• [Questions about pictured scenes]
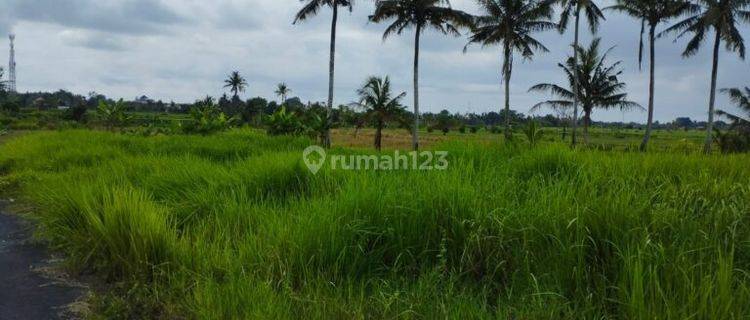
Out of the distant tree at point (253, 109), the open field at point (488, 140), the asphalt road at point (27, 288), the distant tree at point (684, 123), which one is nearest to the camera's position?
the asphalt road at point (27, 288)

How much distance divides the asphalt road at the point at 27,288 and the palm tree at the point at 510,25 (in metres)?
25.6

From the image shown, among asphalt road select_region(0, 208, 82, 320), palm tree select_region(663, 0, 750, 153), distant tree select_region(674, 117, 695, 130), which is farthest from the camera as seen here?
distant tree select_region(674, 117, 695, 130)

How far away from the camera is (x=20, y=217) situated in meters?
6.78

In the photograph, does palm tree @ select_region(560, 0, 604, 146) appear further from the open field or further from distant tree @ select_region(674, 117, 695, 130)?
distant tree @ select_region(674, 117, 695, 130)

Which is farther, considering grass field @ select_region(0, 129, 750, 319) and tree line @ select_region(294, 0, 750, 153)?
tree line @ select_region(294, 0, 750, 153)

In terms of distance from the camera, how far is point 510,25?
29.1 metres

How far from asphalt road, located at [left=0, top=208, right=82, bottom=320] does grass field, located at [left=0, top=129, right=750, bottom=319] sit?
24 centimetres

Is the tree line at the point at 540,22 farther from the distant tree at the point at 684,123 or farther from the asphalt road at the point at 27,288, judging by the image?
the distant tree at the point at 684,123

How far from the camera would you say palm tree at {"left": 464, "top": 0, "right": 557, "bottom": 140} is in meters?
28.8

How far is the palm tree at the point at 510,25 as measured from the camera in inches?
1133

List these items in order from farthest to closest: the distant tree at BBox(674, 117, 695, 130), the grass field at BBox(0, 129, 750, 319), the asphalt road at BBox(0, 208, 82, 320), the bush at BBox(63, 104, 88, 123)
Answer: the distant tree at BBox(674, 117, 695, 130)
the bush at BBox(63, 104, 88, 123)
the asphalt road at BBox(0, 208, 82, 320)
the grass field at BBox(0, 129, 750, 319)

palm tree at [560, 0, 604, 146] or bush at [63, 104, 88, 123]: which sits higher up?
palm tree at [560, 0, 604, 146]

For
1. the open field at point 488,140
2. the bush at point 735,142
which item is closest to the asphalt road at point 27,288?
the open field at point 488,140

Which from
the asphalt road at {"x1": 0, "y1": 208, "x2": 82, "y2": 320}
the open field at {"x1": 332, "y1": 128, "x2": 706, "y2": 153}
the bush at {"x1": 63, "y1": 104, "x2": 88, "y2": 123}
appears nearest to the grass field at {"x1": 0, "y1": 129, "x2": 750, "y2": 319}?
the asphalt road at {"x1": 0, "y1": 208, "x2": 82, "y2": 320}
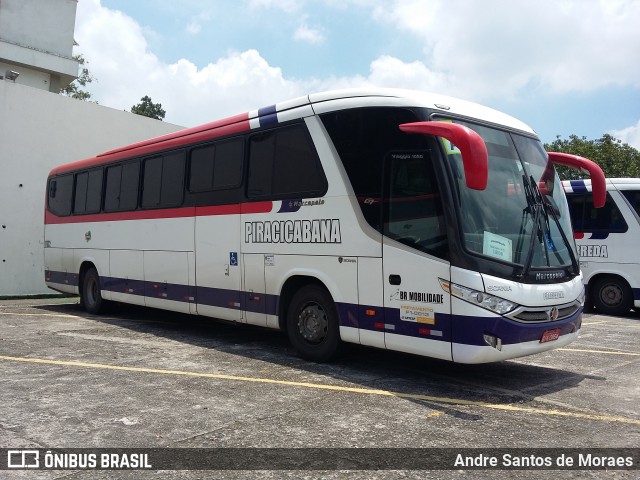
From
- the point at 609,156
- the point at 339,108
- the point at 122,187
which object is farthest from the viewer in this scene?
the point at 609,156

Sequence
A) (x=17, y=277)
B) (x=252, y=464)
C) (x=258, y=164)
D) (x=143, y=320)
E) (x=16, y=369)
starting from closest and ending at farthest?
(x=252, y=464) → (x=16, y=369) → (x=258, y=164) → (x=143, y=320) → (x=17, y=277)

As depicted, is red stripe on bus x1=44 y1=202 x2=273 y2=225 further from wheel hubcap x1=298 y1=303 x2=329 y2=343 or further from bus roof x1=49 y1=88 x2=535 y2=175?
wheel hubcap x1=298 y1=303 x2=329 y2=343

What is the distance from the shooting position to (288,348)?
28.2 ft

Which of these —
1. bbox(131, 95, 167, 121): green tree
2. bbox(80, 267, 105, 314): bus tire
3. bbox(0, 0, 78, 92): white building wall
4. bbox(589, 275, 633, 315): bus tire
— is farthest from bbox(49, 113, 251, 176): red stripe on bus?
bbox(131, 95, 167, 121): green tree

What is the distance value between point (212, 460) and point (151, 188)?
727 centimetres

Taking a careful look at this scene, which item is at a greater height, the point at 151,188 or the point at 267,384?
the point at 151,188

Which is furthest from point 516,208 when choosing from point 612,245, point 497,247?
point 612,245

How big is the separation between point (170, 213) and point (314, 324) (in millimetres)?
3838

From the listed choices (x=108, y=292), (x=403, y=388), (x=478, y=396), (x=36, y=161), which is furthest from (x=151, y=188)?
(x=36, y=161)

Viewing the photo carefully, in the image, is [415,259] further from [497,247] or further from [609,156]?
[609,156]

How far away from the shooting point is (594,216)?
14.2 m

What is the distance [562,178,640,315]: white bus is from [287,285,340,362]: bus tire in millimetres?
8587

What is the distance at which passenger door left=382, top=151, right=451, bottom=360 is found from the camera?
6078mm

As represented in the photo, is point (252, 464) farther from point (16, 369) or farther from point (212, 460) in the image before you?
point (16, 369)
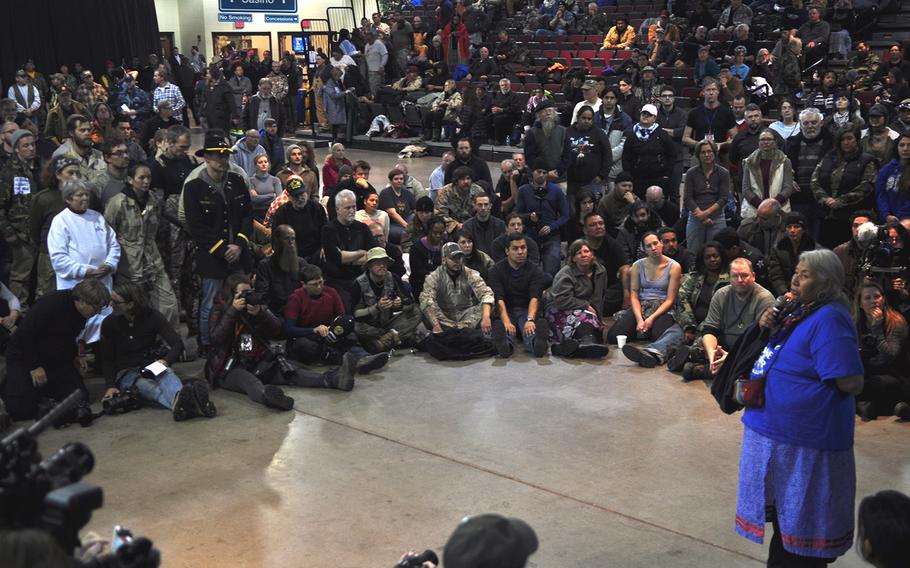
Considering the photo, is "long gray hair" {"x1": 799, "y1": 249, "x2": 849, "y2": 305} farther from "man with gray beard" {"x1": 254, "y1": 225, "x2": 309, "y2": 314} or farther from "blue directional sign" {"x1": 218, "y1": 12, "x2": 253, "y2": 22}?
"blue directional sign" {"x1": 218, "y1": 12, "x2": 253, "y2": 22}

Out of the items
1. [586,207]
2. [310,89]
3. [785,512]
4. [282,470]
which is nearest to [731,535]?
[785,512]

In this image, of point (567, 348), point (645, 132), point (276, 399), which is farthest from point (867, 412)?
point (645, 132)

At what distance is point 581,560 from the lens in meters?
5.05

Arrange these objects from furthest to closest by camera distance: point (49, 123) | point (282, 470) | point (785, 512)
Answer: point (49, 123)
point (282, 470)
point (785, 512)

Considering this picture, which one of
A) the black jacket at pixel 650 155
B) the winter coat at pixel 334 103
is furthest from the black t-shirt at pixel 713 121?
the winter coat at pixel 334 103

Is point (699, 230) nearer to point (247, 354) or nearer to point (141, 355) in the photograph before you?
point (247, 354)

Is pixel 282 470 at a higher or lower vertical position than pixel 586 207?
lower

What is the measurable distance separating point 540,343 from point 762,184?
125 inches

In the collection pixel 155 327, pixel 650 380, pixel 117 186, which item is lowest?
pixel 650 380

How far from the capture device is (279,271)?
900 cm

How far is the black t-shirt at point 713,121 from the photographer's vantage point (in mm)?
12211

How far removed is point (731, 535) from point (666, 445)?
1.28 metres

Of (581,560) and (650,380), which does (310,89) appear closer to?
(650,380)

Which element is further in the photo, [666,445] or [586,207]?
[586,207]
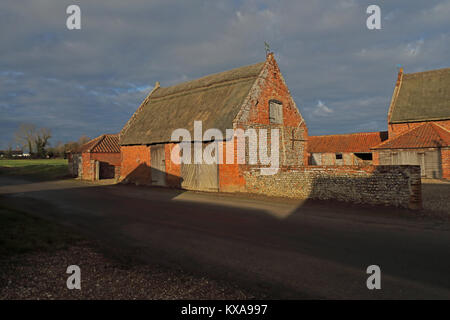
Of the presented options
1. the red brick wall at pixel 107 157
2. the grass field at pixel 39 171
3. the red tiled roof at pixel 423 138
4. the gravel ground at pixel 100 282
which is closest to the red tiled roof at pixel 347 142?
the red tiled roof at pixel 423 138

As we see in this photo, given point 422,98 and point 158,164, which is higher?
point 422,98

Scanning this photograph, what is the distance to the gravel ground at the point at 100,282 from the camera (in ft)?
14.3

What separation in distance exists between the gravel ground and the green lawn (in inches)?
22.6

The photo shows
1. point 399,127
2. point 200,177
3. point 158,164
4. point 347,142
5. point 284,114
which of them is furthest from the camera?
point 347,142

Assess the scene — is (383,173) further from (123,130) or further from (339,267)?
(123,130)

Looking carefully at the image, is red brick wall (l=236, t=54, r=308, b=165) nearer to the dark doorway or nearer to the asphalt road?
the asphalt road

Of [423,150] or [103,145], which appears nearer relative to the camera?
[423,150]

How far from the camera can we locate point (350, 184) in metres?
12.7

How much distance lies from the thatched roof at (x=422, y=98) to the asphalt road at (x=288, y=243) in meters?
22.9

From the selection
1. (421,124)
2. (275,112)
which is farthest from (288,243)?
(421,124)

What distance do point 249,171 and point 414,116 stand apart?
2222cm

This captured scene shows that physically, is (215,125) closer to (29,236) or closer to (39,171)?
(29,236)

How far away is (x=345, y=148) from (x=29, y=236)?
36.7m
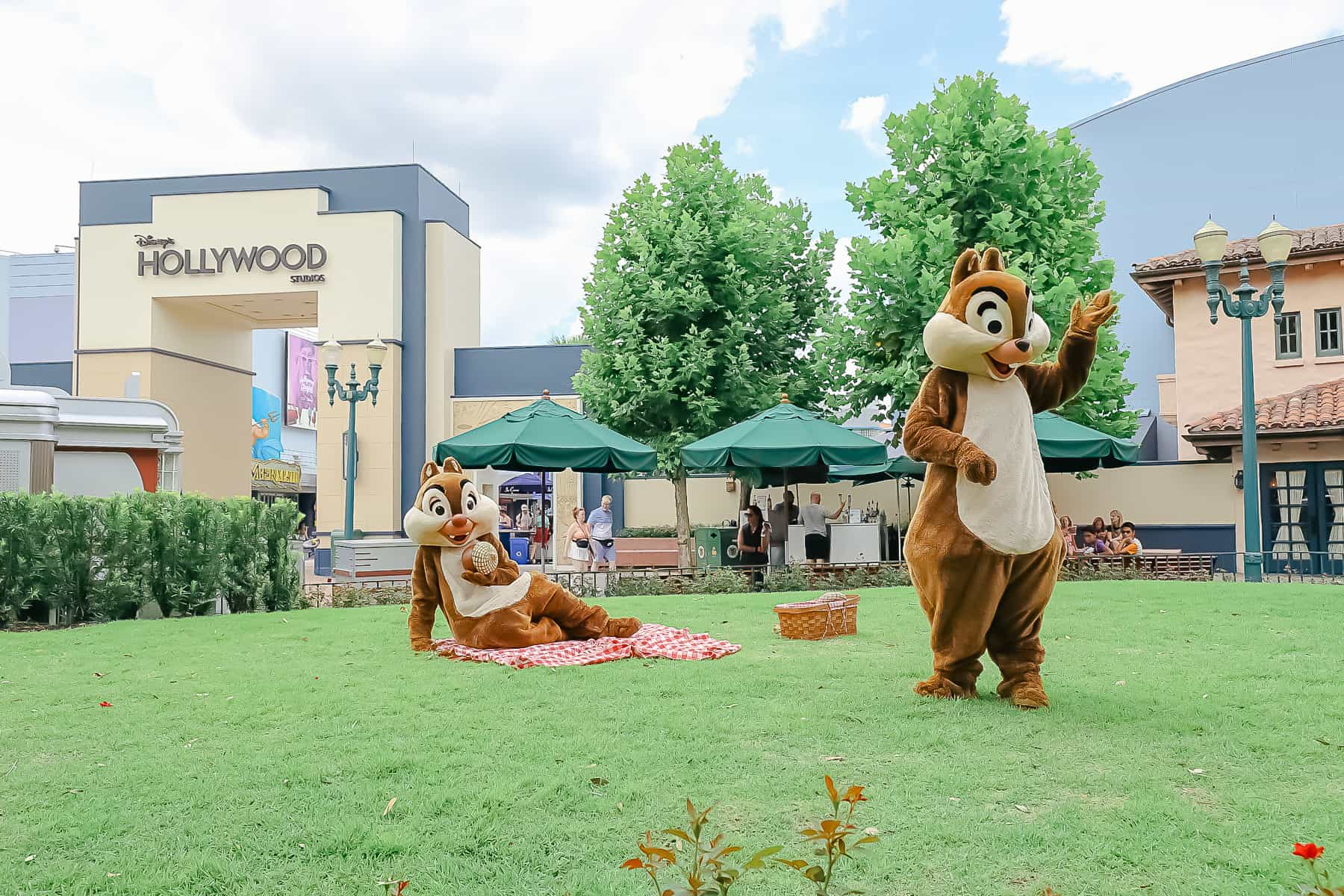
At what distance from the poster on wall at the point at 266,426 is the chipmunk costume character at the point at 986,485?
38.7 metres

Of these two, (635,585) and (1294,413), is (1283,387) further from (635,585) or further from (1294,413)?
(635,585)

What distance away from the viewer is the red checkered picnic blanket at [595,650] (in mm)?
7344

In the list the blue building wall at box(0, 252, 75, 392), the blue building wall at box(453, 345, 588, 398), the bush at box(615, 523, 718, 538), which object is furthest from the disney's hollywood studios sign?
the blue building wall at box(0, 252, 75, 392)

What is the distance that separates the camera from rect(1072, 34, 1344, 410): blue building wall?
27.4m

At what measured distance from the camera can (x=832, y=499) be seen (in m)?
23.7

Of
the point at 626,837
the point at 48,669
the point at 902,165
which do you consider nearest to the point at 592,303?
the point at 902,165

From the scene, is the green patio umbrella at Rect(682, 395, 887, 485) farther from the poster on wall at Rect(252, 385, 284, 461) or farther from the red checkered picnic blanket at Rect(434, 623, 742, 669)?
the poster on wall at Rect(252, 385, 284, 461)

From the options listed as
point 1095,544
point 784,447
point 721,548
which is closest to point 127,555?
point 784,447

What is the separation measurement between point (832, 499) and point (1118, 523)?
736 cm

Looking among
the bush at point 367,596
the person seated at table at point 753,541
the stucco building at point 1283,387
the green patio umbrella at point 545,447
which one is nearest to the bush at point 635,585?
the green patio umbrella at point 545,447

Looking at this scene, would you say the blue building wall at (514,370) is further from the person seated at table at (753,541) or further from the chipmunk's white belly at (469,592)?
the chipmunk's white belly at (469,592)

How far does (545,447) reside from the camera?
504 inches

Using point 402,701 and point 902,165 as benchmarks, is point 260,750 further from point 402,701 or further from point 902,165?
point 902,165

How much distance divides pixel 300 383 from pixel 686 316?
3073cm
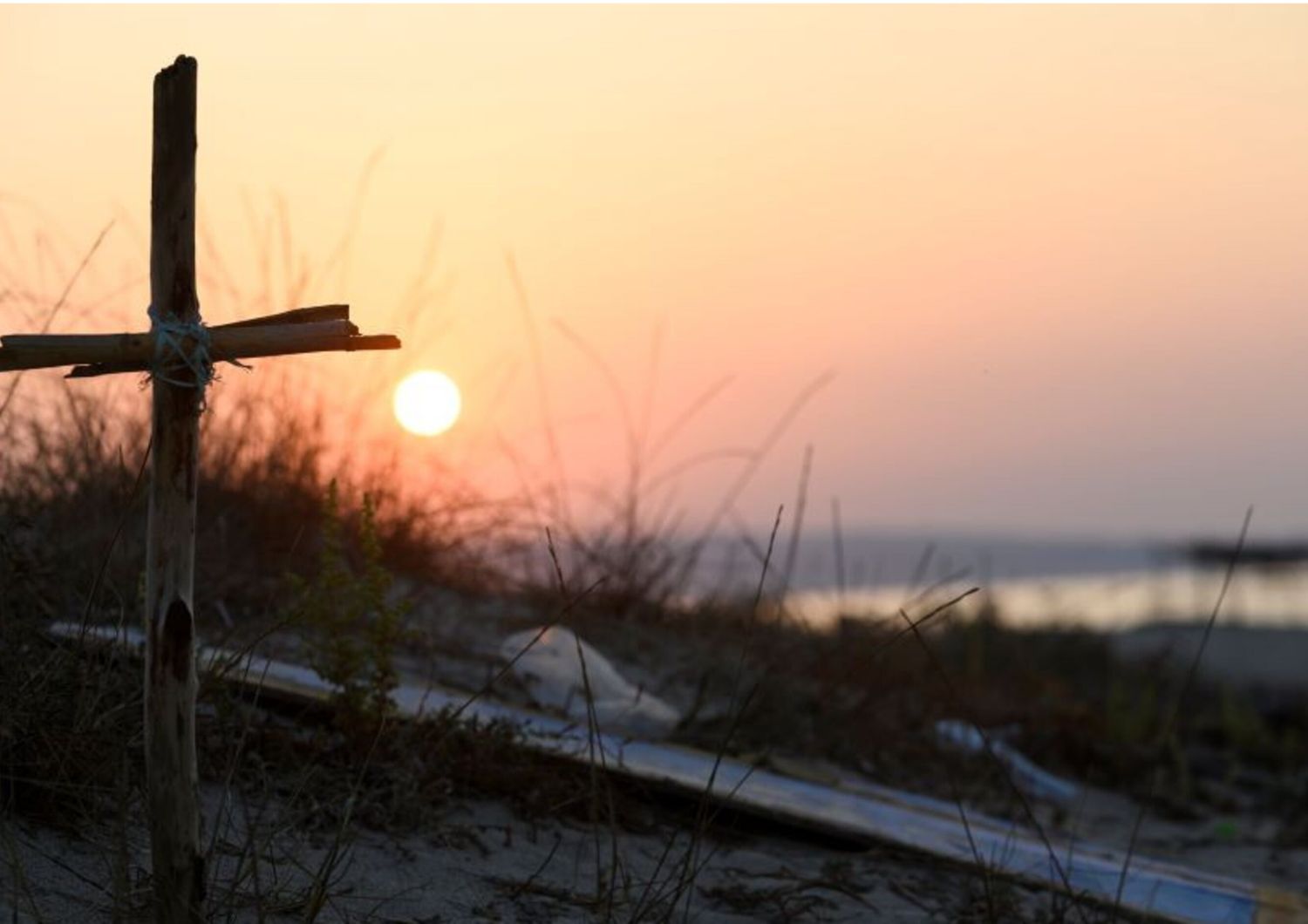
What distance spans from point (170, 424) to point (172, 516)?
145 millimetres

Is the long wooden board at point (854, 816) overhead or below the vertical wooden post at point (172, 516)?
below

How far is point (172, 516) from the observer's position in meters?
2.23

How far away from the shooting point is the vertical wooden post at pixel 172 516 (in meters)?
2.23

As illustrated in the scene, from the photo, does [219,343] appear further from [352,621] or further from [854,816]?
[854,816]

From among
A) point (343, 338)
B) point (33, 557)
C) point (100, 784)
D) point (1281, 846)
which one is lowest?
point (1281, 846)

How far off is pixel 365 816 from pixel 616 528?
10.6 ft

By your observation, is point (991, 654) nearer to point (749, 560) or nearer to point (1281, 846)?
point (749, 560)

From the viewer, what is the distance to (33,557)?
368 cm

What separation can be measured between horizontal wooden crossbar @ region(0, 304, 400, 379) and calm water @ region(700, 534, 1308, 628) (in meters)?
1.80

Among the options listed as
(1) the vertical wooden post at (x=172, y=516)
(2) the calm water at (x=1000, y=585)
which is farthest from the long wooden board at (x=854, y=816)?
(1) the vertical wooden post at (x=172, y=516)

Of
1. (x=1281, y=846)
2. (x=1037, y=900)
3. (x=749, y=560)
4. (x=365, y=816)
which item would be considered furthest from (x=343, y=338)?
(x=749, y=560)

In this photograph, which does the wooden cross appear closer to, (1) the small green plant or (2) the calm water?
(1) the small green plant

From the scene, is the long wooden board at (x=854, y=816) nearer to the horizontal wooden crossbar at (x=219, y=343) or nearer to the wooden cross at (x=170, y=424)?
the wooden cross at (x=170, y=424)

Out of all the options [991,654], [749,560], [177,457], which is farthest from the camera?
[991,654]
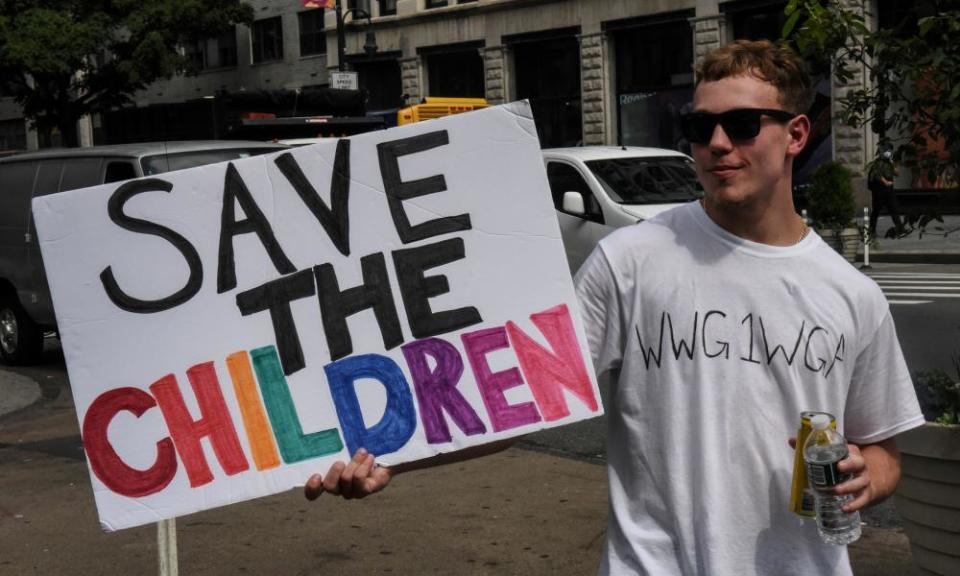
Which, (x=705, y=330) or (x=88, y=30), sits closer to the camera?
(x=705, y=330)

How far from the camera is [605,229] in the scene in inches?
598

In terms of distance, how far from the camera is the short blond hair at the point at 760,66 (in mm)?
2721

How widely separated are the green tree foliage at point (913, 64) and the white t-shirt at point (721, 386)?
90.4 inches

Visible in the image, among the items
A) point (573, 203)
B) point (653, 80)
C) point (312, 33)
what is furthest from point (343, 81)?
point (312, 33)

• [WORK TO COMPLETE] No pictures belong in the copy; quote exactly the lines from the line containing "In this photograph, which" through the final line of the material, both ends included.

• [COMPLETED TASK]
In this photograph, which does the wooden cross appear closer to, (1) the small green plant or (2) the calm water?
(1) the small green plant

From the scene, is the long wooden board at (x=854, y=816) nearer to the horizontal wooden crossbar at (x=219, y=343) or nearer to the wooden cross at (x=170, y=424)?
the wooden cross at (x=170, y=424)

Out of all the options [991,654], [749,560], [177,457], which is farthest from the camera?
[991,654]
Which, (x=705, y=330) or (x=88, y=30), sits closer to the camera?
(x=705, y=330)

How far from the camera is [605,229] in the scene in inches?
598

In terms of distance, how far from the camera is the short blond hair at the point at 760,66 (in mm)?
2721

How widely separated are the green tree foliage at point (913, 64) and the white t-shirt at point (721, 386)?
90.4 inches

Visible in the image, among the items
A) point (573, 203)
B) point (653, 80)
C) point (312, 33)
what is furthest from point (343, 81)?
point (312, 33)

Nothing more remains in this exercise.